WORK REQUIRED> Only the lines from the beginning of the data through the one with "Bearded young engineer" belong in the answer, each retyped exactly, with pictures left out.

Saved entries>
[Start of section]
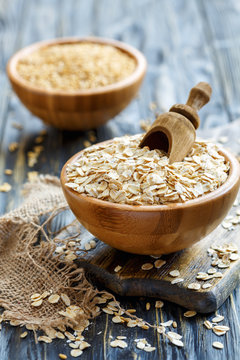 Bowl with oat flakes and wooden scoop.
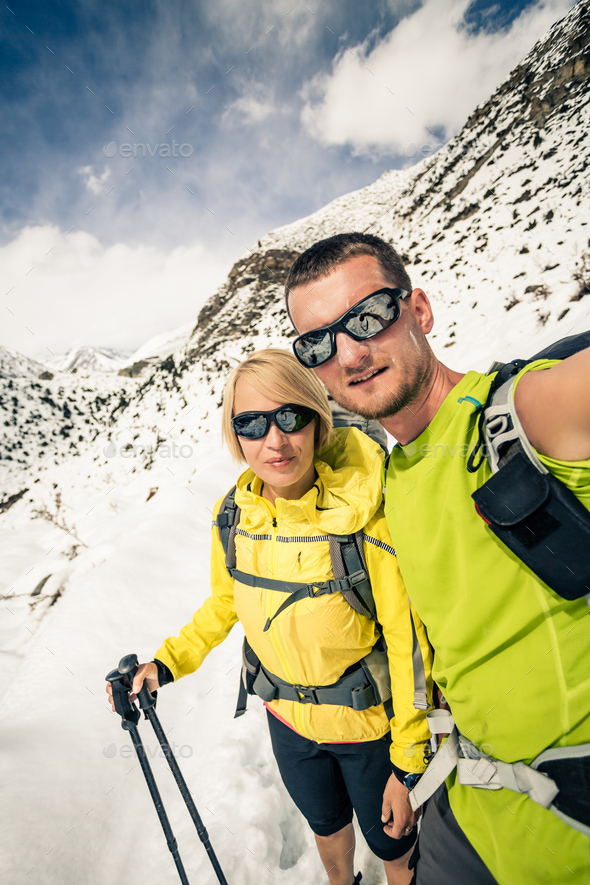 Couple hikers, partnership and teamwork in winter mountains - Stock Photo - Images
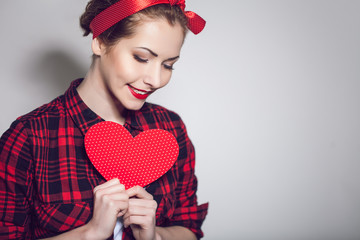 Beautiful young woman with pin-up make-up posing with red heart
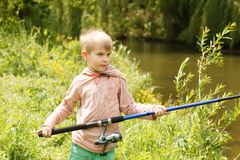 Photo of little kid pulling rod while fishing on weekend Stock Photo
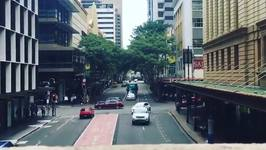 Person Appears to be Skateboard Skitching in Brisbane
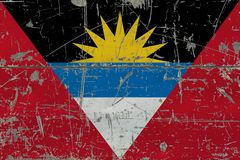 Grunge Antigua and Barbuda flag on old scratched wooden surface. National vintage background.  royalty free stock images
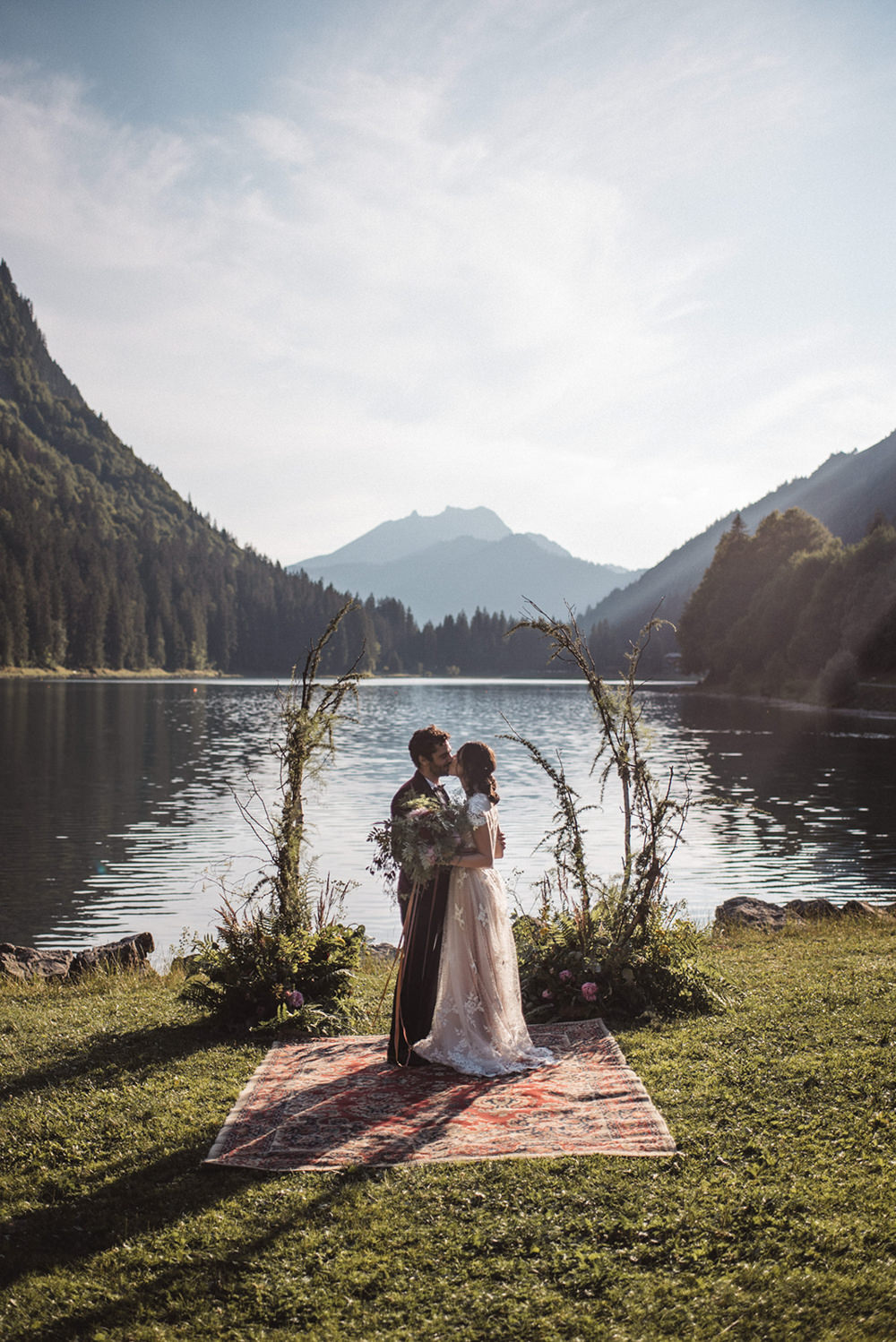 Backdrop Flowers Ceremony Persian Rug Aisle Branches Lake Outdoor French Alps Folk Boho Mountain Wedding Ideas Katja & Simon Photography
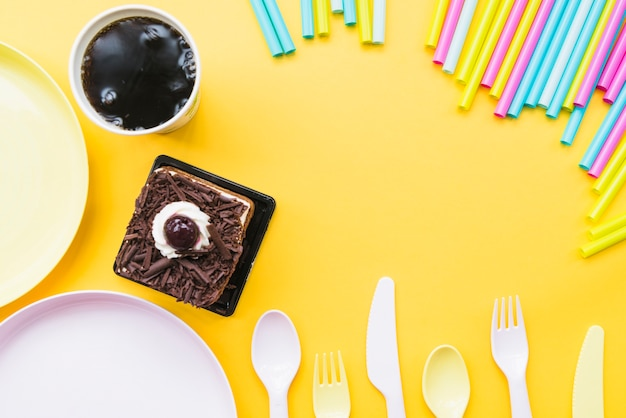 Cold drink; cake slice; empty plate; cutlery and straws on yellow backdrop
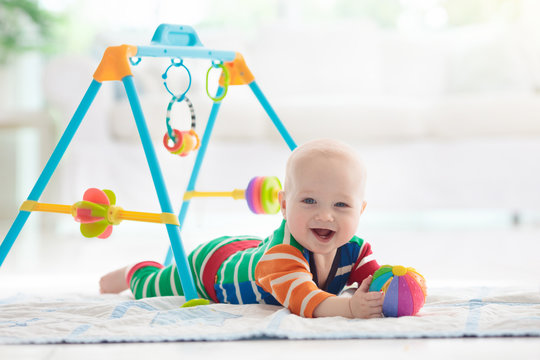Baby boy with toys and ball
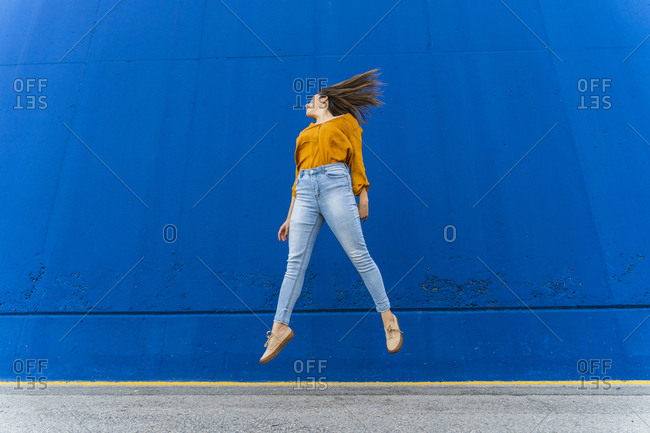 Young woman jumping in front of a blue wall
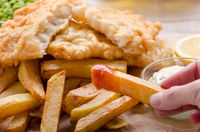 Traditional British street food fish and chips with ketchup sauce and lemon on bakery paper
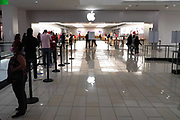People wait in line to enter the Apple Store at the Glendale Galleria indoor shopping mall, Friday, Dec. 4, 2020, in Glendale, Calif.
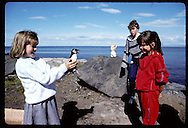 Eva Valsdottir, 9, shows feisty puffin chick to friend before releasing it to sea on Heimaey. Iceland
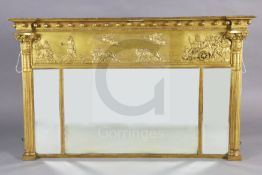 A 19th century Regency style giltwood and gesso overmantel, with classical chariot frieze over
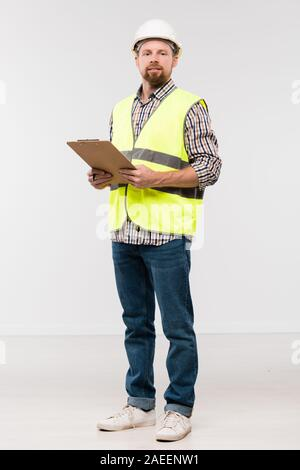 Bearded young engineer with clipboard standing in front of camera in isolation - Stock Photo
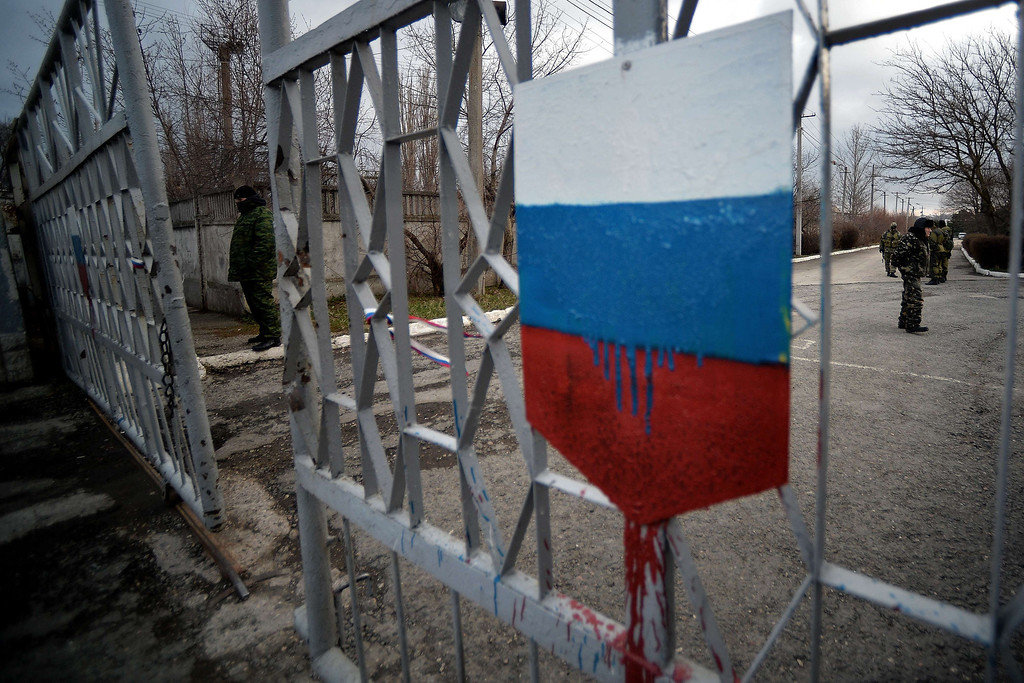 ". Members of the new pro-Russian forces dubbed the ""military forces of the autonomous republic of Crimea\"" stand at the gate, adorned with a Russian flag, of  Simferopol\'s republican military enlistment complex on March 10, 2014. Crimea\'s pro-Russian authorities sought to boost their claim to break from Ukraine Monday as volunteer soldiers swore an oath of allegiance in front of prime minister Sergei Aksyonov. He told journalists 186 volunteers had so far joined the new Crimean \""self-defense\"" units after pro-Moscow forces took power in the region and announced their intention to join with Russia, with a referendum planned for Sunday.     FILIPPO MONTEFORTE/AFP/Getty Images"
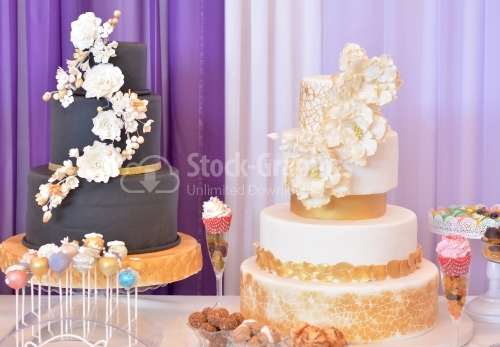 Two big cakes. cake covered with black marzipan, golden ribbon and beige flowers. White cake with golden decorations, large beige flowers, golden lace and golden leaves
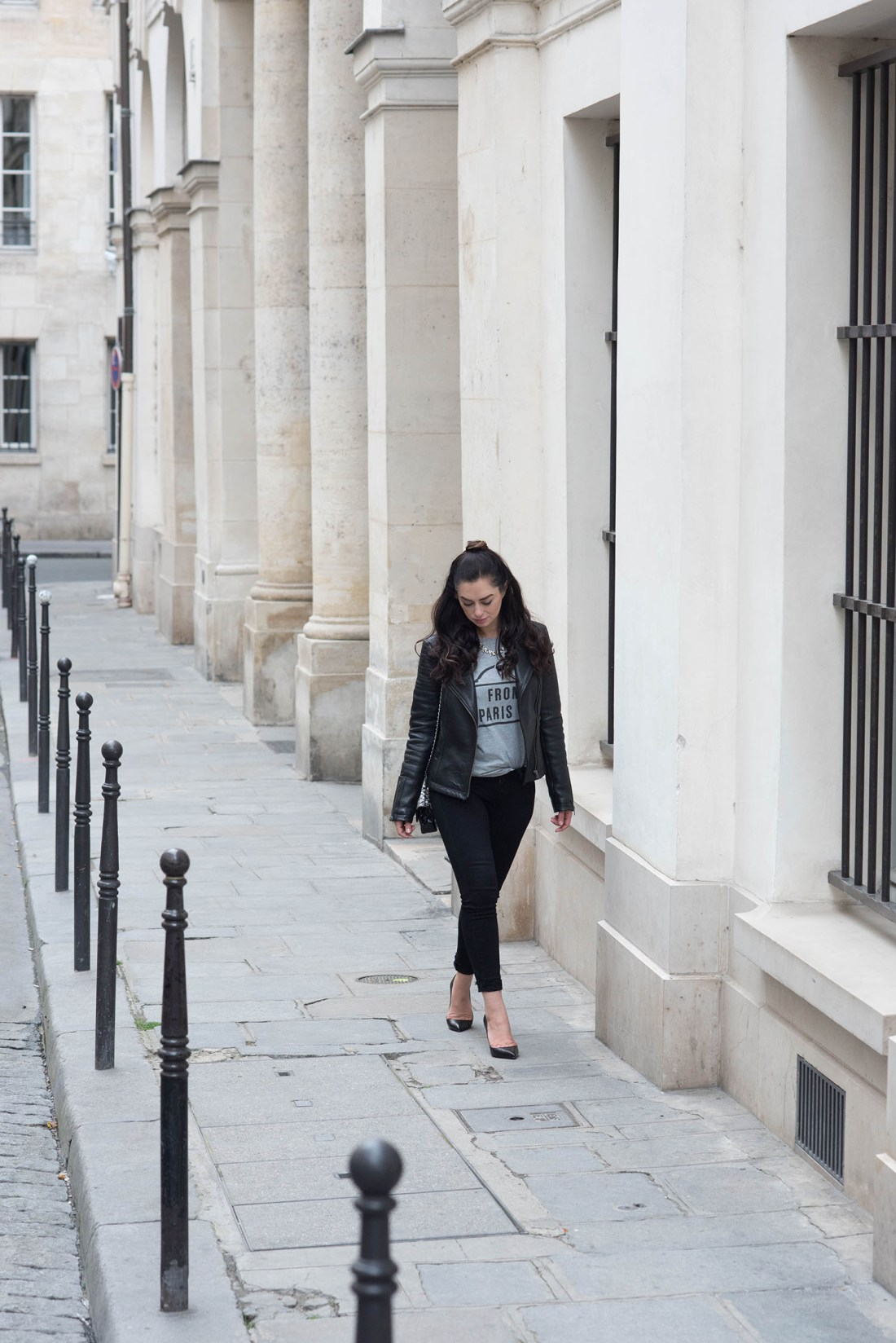 Canadian fashion blogger Cee Fardoe of Coco & Vera walks outside the Palais Royal wearing Paige jeans and Christian Louboutin Pigalle pumps
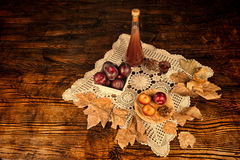 Plum brandy still life Royalty Free Stock Photos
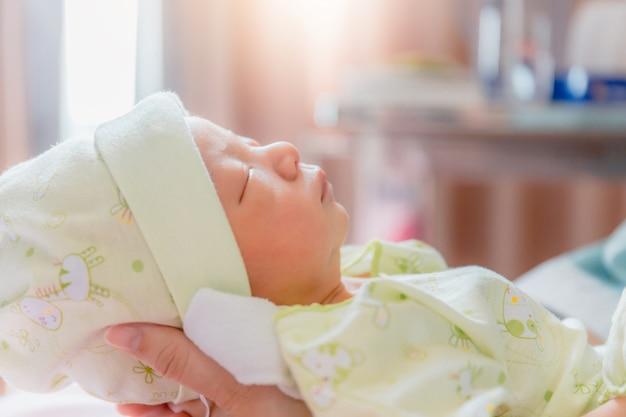 病院でアジアの母親の手で寝ている生まれたばかりの赤ちゃんの男の子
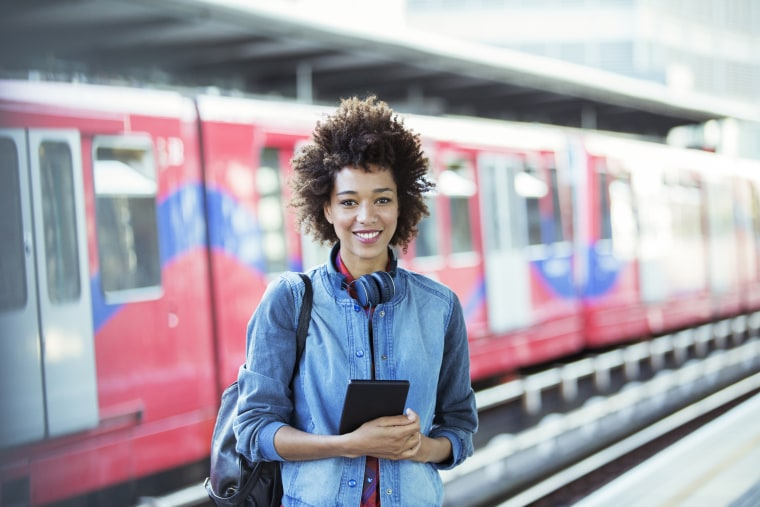Image: A woman smiles inside a train station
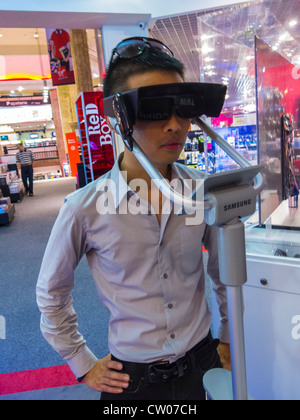 Paris, France, Chinese Man Using Three Dimensional Glasses 3D for High Definition T.V. in VIrgin Store, People using - Stock Photo
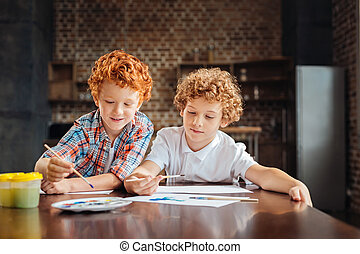 Adorable curly haired brother painting together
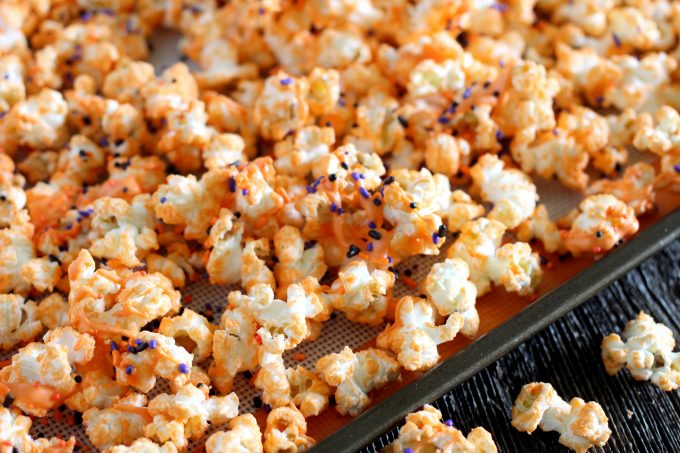 Orange chocolate popcorn on a baking sheet.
[End of section]
WRITTEN ANSWER>
 Bowl with oat flakes and wooden scoop.
 Couple hikers, partnership and teamwork in winter mountains - Stock Photo - Images
 Beautiful young woman with pin-up make-up posing with red heart
 Photo of little kid pulling rod while fishing on weekend Stock Photo
 Person Appears to be Skateboard Skitching in Brisbane
 Grunge Antigua and Barbuda flag on old scratched wooden surface. National vintage background.  royalty free stock images
 Backdrop Flowers Ceremony Persian Rug Aisle Branches Lake Outdoor French Alps Folk Boho Mountain Wedding Ideas Katja & Simon Photography
 Cold drink; cake slice; empty plate; cutlery and straws on yellow backdrop
Baby boy with toys and ball
 Young woman jumping in front of a blue wall
 Traditional British street food fish and chips with ketchup sauce and lemon on bakery paper
People wait in line to enter the Apple Store at the Glendale Galleria indoor shopping mall, Friday, Dec. 4, 2020, in Glendale, Calif.
 Eva Valsdottir, 9, shows feisty puffin chick to friend before releasing it to sea on Heimaey. Iceland
 A 19th century Regency style giltwood and gesso overmantel, with classical chariot frieze over
 Bearded young engineer with clipboard standing in front of camera in isolation - Stock Photo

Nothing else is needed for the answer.